*** Supplied information Section Begins ***

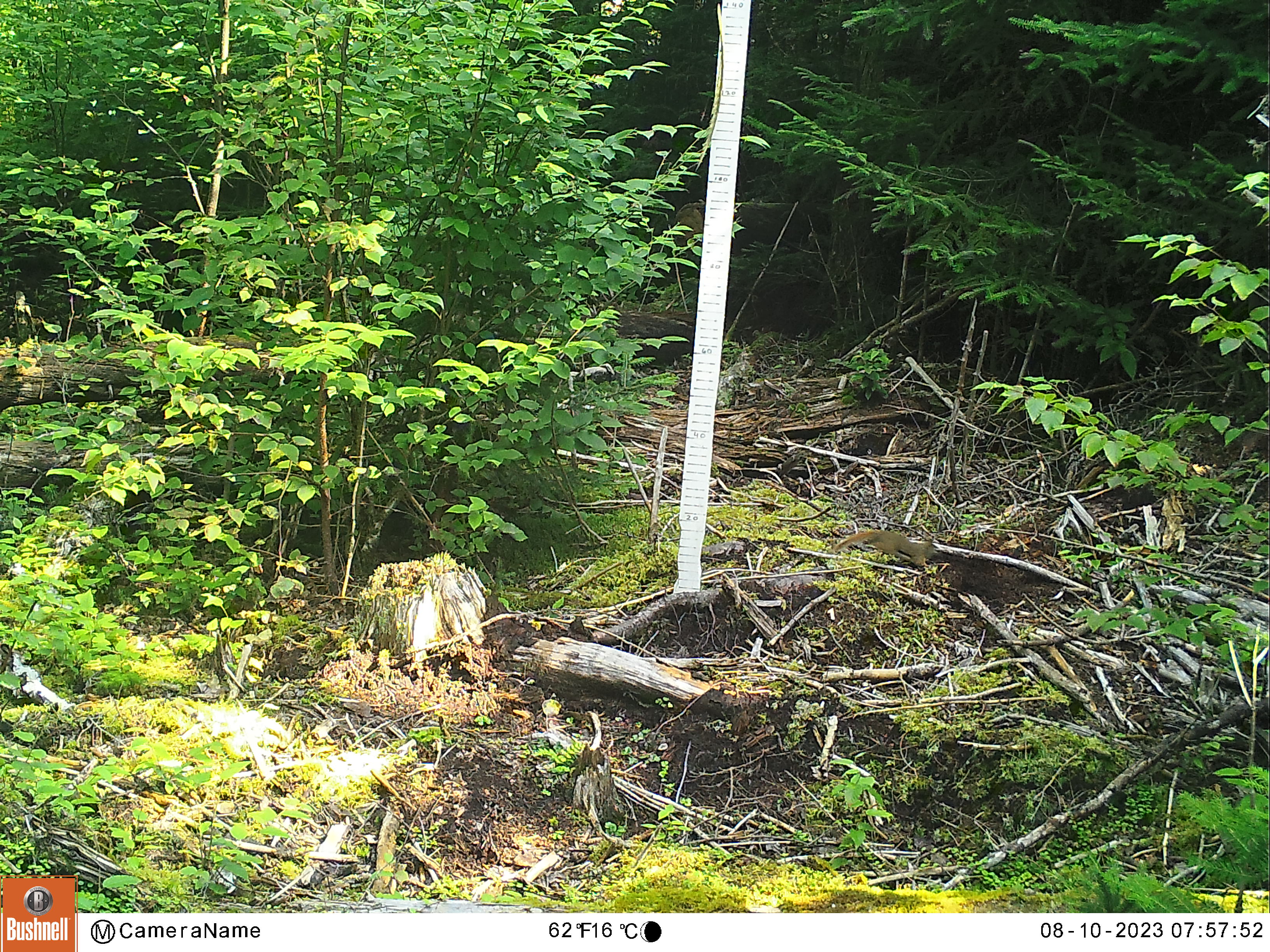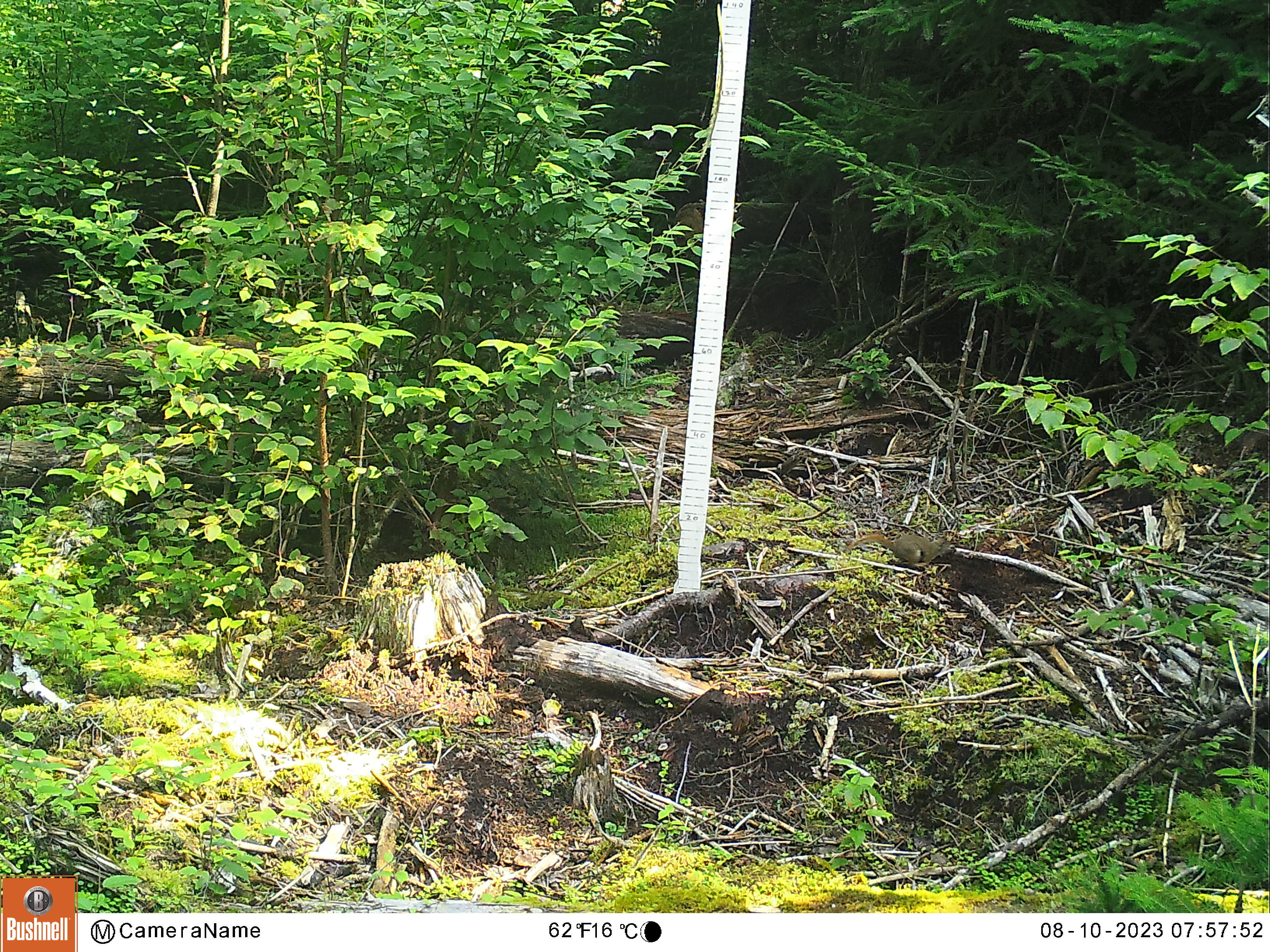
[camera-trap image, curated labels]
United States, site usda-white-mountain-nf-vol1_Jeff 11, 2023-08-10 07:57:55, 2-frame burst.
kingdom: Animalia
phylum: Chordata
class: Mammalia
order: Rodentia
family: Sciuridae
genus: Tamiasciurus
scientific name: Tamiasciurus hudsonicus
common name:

*** Supplied information Section Ends ***
*** Supplied information Section Begins ***

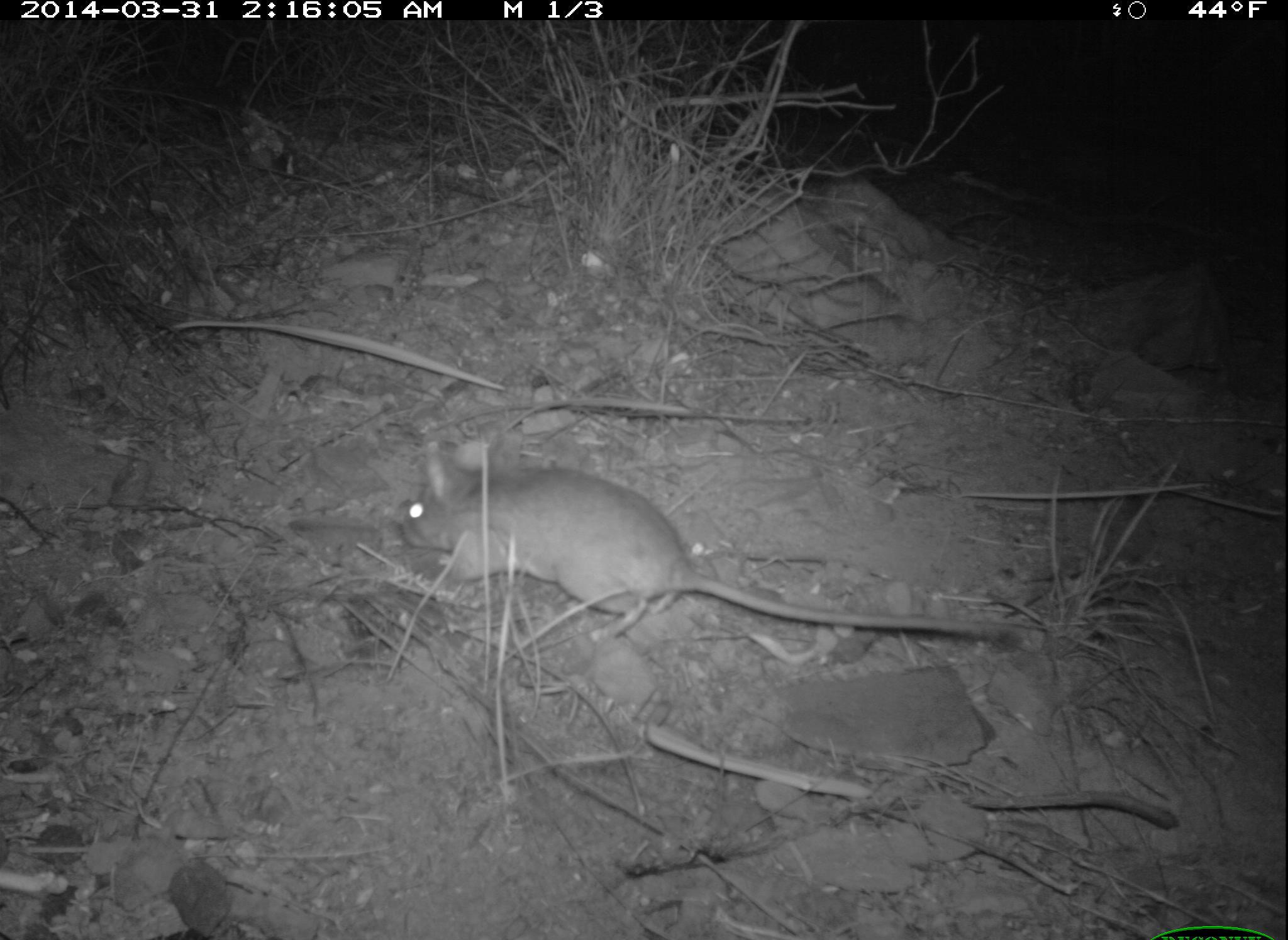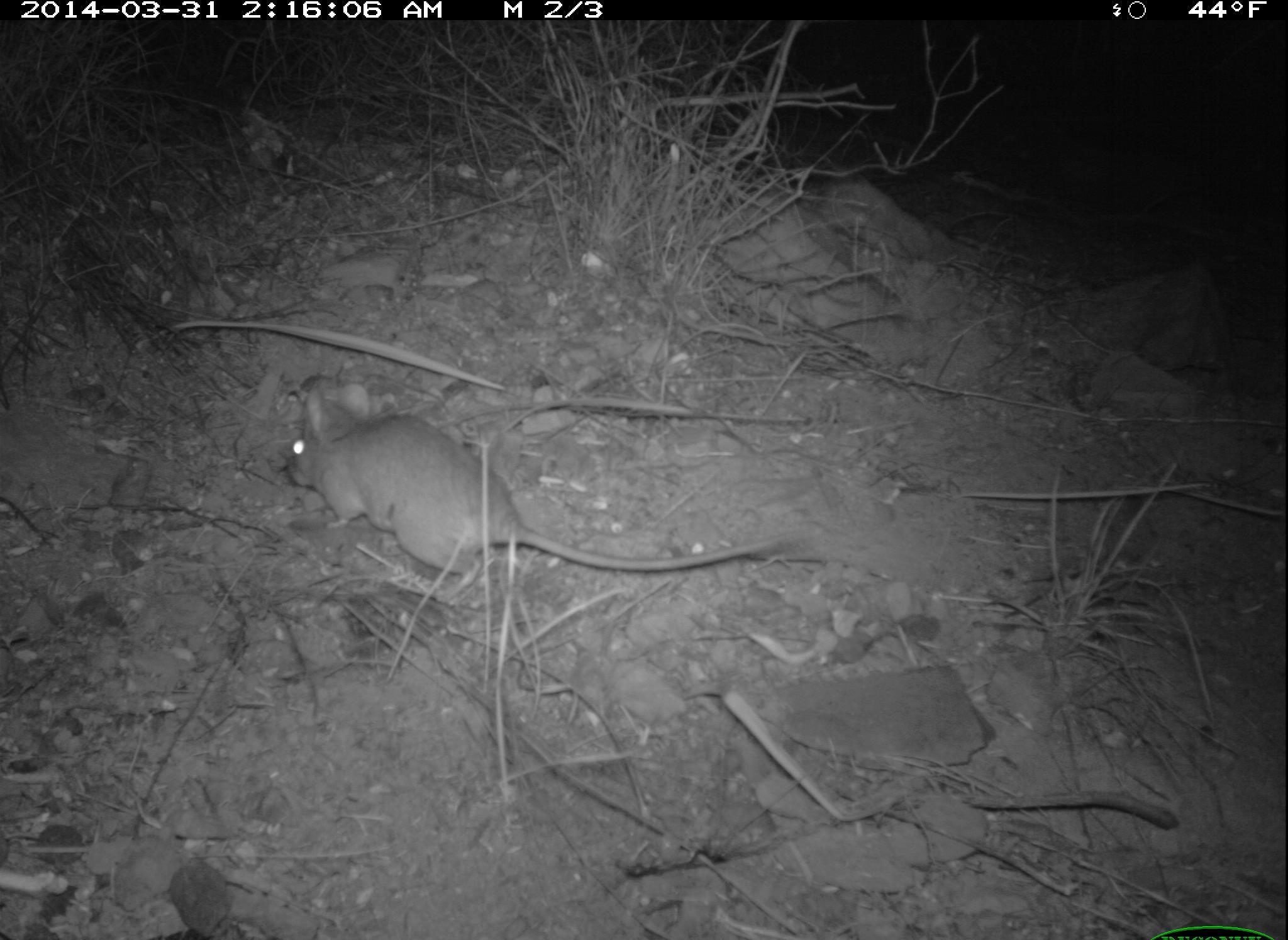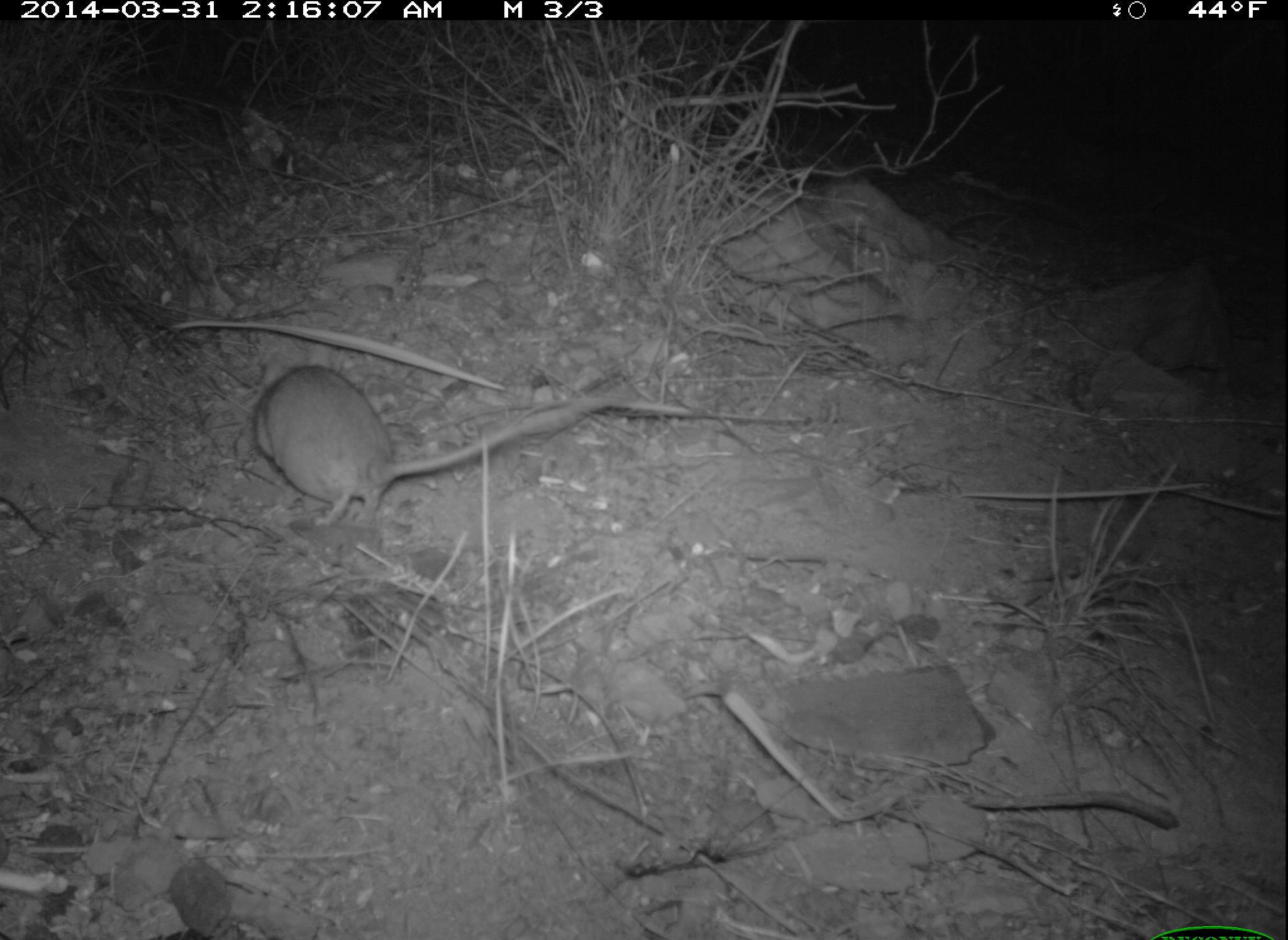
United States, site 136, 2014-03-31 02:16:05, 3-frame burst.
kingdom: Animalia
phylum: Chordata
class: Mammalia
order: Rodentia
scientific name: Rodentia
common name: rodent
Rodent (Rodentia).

*** Supplied information Section Ends ***

The answer must consist of each line in the entries above that includes "burst".

United States, site usda-white-mountain-nf-vol1_Jeff 11, 2023-08-10 07:57:55, 2-frame burst.
United States, site 136, 2014-03-31 02:16:05, 3-frame burst.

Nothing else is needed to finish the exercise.